I'm a sucker for a good deal. USD12.99 for 58 hours of audiobook! I hope the narration is good as @kitkerr@wandering.shop says, because that's a lot of narration.
Based on the review by @Princejvstin@wandering.shop
Long form review at www.nerds-feather.com/2023/02/review-mimicking-of-known-successes-by.html
So far I am enjoying this much more than the last Discworld novel I re-read (Reaper Man). Who knows, maybe I'm just in a better mood, or maybe Pratchett developed as a writer in the intervening 19 novels.
At points this book reminded me strongly of certain influential works of speculative fiction, most notably Murderbot (corporate surveillance dystopia, cyborgs are people too) and Neuromancer (cyberspace, hacking as a kind of magical system). On the other hand, Okorafor writes confidently from the point of view of young Nigerian woman in the near future.
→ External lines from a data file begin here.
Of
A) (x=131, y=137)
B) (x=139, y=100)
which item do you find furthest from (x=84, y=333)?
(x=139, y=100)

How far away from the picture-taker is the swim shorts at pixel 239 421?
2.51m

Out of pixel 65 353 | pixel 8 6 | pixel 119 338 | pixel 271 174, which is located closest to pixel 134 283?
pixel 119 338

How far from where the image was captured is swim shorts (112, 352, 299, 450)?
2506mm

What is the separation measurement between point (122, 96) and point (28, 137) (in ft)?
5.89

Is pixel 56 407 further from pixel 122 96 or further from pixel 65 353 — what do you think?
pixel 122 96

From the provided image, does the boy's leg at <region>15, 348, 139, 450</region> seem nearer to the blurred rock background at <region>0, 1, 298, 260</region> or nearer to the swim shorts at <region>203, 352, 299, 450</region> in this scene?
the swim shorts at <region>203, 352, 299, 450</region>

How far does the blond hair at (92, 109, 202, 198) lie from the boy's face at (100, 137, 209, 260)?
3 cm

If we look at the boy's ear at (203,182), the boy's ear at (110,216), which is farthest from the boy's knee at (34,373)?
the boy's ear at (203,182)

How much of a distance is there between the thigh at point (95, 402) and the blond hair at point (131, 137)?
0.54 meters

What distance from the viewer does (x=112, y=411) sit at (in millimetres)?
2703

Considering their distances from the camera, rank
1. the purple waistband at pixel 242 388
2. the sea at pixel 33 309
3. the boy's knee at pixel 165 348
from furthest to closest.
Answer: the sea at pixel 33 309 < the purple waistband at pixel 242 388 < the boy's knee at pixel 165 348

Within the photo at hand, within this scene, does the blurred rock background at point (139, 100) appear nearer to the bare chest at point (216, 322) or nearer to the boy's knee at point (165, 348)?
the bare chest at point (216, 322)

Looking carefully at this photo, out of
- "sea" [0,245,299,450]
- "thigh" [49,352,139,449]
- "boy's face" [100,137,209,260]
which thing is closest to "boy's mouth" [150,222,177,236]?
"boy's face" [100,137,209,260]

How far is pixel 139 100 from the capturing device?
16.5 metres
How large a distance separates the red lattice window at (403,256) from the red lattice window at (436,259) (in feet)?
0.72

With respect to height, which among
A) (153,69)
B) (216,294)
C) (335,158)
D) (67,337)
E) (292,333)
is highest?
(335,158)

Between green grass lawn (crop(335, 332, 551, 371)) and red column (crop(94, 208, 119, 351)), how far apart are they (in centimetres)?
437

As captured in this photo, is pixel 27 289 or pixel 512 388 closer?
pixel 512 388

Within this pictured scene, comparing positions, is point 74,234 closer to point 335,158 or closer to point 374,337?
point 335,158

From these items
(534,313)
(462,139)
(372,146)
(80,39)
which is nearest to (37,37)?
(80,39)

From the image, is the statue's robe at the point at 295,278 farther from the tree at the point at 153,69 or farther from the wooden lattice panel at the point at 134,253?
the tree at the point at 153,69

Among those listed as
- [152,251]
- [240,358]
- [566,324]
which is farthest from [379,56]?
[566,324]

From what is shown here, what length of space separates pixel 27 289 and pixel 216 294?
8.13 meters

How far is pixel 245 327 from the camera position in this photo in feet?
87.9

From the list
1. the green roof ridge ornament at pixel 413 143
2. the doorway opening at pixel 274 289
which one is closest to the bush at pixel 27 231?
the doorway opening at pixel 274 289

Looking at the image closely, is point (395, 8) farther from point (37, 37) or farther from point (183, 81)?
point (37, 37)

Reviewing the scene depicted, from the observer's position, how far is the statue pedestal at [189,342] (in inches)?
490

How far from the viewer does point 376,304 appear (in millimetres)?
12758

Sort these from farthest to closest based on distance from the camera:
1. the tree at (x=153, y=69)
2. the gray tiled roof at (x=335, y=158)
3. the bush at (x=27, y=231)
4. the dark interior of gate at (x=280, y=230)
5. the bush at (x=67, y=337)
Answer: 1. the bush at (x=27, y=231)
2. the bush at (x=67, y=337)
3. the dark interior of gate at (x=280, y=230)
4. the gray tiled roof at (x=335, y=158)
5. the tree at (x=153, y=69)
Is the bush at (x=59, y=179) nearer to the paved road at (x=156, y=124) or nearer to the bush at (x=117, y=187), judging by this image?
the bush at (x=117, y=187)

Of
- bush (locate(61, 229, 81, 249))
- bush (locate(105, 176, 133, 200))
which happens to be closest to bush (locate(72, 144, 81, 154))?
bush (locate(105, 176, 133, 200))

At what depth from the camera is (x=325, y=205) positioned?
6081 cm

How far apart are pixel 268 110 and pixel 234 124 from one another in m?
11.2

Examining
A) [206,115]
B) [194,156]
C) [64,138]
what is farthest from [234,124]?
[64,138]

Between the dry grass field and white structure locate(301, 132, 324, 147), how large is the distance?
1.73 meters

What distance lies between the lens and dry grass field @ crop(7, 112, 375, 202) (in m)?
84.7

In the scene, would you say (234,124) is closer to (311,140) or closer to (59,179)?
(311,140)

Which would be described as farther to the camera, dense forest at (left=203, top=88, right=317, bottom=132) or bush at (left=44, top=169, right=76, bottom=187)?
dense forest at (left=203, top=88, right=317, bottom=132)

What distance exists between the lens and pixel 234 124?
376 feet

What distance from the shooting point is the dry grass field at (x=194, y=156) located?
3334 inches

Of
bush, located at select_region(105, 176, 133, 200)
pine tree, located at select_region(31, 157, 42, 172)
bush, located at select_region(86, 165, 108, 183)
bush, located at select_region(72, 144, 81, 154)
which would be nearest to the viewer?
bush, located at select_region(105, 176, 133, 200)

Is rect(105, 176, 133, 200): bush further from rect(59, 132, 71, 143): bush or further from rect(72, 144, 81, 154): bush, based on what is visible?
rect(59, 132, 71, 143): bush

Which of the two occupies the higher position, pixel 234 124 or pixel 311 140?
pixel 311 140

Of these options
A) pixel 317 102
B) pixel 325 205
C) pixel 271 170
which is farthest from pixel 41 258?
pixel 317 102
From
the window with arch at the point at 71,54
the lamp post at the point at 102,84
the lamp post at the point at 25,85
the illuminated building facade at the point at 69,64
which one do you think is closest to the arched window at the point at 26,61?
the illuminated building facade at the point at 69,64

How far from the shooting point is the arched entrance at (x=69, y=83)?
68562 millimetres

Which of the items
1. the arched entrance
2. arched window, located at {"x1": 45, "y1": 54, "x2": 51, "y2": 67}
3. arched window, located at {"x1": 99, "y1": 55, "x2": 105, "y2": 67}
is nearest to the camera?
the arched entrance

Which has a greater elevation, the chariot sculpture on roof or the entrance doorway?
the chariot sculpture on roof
For me the warmth comes from the details of daily life in (roughly contemporary) Nigeria. On the other hand I don't have much of a reference point other than other books by the same author.
The book is, and is-not "hard" science fiction. It relies (mainly) on technology for setting and plot devices, but doesn't spend a lot of time on the technical details, and in one or two places might be jarring for the nerdier reader.
Content warnings: occasional violence, some body trauma. The moderate amount of sexual content is thankfully unrelated to the violence.
There is a definite nerd-romance thing going on here. The characters are engaging and the adventure (if not the romance) has a few surprises.
I think young adults would be mortified to know their parents are reading parts of this, but it seems harmless enough to this non-parent.